Wednesday, December 5, 2012

God and Sinners Reconciled


            While working the other day to the classic sounds of “jingle all the way,” “thumpety-thump-thump” and such, abruptly I heard, “God and sinners reconciled.” The bustling restaurant kitchen kept on bustling. The guests, dining and conversing, didn’t noticeably notice. The words were lost in the song as it played on, “Joyful, all ye nations rise, join the triumph….”
            But I noticed. The most profound theological reality had been passed by like a blurry tree beside a freeway. To the world, they were just words—like “six geese a-laying”—meaningless but necessary to a traditional Christmas tune.
            I suppose it’s natural for people to hear truth and not hear it.
           
But the natural man does not receive the things of the Spirit of God, for they are foolishness to him; nor can he know them, because they are spiritually discerned (1 Corinthians 2:14).

#### BRIEF A
Reproduce a section of the post word for word: begin at the words "But I noticed." and stop after "traditional Christmas tune.".
#### BRIEF B
Answer these questions from the post:
(i) What line does the writer suddenly hear while working in the restaurant kitchen?
(ii) To what does the writer compare the way that profound theological reality was passed by?
(iii) Which Bible passage is cited at the end of the post?
The listing after this point comes from a separate source and has no connection to the post.

#### GIVEN ENTRIES
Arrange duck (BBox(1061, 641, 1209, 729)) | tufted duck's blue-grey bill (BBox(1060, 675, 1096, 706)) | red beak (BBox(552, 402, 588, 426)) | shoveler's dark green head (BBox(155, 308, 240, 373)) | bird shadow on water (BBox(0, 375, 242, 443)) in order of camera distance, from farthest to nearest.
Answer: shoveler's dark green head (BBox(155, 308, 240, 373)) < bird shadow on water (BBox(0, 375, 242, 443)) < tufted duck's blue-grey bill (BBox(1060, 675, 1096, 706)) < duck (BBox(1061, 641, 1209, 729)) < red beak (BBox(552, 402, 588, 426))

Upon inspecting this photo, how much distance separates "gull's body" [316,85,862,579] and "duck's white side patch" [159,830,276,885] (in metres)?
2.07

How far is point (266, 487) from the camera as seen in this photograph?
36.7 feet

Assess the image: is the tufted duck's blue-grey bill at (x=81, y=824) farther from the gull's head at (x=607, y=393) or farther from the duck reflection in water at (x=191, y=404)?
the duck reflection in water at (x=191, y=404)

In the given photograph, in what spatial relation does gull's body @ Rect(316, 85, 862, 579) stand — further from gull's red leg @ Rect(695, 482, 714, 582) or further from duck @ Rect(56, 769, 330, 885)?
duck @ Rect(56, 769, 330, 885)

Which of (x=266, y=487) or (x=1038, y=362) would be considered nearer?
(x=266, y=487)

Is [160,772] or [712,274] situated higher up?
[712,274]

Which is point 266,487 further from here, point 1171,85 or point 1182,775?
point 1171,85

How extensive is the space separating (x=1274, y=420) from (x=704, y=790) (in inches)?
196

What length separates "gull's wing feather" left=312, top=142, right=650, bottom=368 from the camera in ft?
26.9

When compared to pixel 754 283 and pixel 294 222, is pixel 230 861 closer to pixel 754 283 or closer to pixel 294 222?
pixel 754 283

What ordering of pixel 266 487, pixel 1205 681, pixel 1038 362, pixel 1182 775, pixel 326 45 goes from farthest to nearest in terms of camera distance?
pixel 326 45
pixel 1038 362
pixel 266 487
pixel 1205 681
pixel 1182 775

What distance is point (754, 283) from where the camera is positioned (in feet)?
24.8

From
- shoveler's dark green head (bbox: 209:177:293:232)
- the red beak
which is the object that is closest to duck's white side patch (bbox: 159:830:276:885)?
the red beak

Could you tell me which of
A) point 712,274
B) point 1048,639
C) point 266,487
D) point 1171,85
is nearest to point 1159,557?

#### SOLUTION A
But I noticed. The most profound theological reality had been passed by like a blurry tree beside a freeway. To the world, they were just words—like “six geese a-laying”—meaningless but necessary to a traditional Christmas tune.

#### SOLUTION B
(i) "God and sinners reconciled."
(ii) A blurry tree beside a freeway.
(iii) 1 Corinthians 2:14.